The Lunar New Year is the most significant festival for the Red Yao. In Ximen Village in Longsheng, the Red Yao slaughter pigs on the 27th day of the twelfth lunar month. Unlike other regions, they perform this ritual under the ancestral tablets in the main hall as a gesture of filial piety and to seek blessings from their ancestors. On Lunar New Year's eve, the Red Yao practice a custom called "carrying the dog to pay New Year's respects", where a village places a puppy in a basket and visits neighboring villages to bring good fortune. During the Lunar New Year, the Red Yao of Huangluo Village also host banquets for their elders, who recite ancient songs and narrate ethnic stories. However, with economic development, many of these traditions are gradually fading.

The Red Yao have a longstanding tradition of keeping long hair, which they regard as a symbol of beauty. In their legends, hair is considered "a transformation of blood and vitality" and must not be cut carelessly. Traditionally, Red Yao women cut their hair only at the ages of three and eighteen, and the cut hair is preserved.
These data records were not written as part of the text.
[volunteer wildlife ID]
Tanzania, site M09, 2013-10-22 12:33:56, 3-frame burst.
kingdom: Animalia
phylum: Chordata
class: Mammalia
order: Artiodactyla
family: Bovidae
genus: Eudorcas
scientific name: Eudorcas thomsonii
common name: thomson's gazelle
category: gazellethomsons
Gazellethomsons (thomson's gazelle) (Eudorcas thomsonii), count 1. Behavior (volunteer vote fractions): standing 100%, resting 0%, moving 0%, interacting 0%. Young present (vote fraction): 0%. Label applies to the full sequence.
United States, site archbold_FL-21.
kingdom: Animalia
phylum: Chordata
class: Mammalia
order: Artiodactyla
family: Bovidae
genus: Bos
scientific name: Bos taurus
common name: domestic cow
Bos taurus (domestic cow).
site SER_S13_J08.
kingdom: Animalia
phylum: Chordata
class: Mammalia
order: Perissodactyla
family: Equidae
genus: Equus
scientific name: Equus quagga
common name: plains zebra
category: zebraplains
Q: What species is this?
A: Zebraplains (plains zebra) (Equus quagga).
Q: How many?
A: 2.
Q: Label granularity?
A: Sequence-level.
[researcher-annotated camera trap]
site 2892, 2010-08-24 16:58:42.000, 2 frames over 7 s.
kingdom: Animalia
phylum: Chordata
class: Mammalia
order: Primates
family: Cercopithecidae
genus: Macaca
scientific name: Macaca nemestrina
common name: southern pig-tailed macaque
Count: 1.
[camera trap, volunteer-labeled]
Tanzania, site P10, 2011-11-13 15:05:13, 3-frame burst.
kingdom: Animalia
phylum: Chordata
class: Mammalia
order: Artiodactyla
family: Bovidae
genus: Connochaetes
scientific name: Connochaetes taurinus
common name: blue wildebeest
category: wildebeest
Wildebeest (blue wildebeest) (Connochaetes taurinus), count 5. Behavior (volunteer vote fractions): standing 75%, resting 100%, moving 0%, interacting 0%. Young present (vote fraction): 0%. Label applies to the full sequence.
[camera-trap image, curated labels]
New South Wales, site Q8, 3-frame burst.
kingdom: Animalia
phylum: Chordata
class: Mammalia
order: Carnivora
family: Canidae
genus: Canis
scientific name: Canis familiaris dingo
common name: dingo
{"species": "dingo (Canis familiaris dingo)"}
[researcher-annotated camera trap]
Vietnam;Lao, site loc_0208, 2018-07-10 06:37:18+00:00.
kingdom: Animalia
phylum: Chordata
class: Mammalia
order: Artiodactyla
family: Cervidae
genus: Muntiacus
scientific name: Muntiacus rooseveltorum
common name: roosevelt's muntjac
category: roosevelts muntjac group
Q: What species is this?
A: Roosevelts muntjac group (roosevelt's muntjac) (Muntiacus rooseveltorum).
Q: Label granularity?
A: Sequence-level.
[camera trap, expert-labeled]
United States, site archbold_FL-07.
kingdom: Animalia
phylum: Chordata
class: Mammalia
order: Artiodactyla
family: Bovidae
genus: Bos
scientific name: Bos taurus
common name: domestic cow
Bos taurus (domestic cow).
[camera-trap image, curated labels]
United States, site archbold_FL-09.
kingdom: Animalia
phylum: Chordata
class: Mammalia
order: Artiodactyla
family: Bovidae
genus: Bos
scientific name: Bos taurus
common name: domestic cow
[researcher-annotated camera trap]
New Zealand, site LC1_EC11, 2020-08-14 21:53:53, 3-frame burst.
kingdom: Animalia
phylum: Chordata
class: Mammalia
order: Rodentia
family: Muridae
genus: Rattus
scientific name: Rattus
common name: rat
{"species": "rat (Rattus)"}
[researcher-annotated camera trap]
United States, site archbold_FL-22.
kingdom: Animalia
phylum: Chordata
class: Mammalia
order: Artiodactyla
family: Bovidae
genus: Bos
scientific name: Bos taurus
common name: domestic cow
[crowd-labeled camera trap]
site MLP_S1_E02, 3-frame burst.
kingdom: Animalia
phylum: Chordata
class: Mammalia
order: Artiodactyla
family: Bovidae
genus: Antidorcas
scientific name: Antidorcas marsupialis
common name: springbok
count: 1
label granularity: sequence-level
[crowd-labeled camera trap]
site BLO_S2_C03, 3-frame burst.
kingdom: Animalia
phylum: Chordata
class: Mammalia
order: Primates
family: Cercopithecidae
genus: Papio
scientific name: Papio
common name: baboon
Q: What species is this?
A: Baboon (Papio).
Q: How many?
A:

As adults, Red Yao women's hair reaches an average length of 1.7 m. In 2002, Huangluo Village in the Longji, Longsheng County was certified by the Shanghai Guinness Records as having the "longest collective hair". In 2023, the village broke the record again when 250 Red Yao women came together to create the longest hair combing chain. Long hair has also become a tourist attraction in Longsheng's Red Yao communities.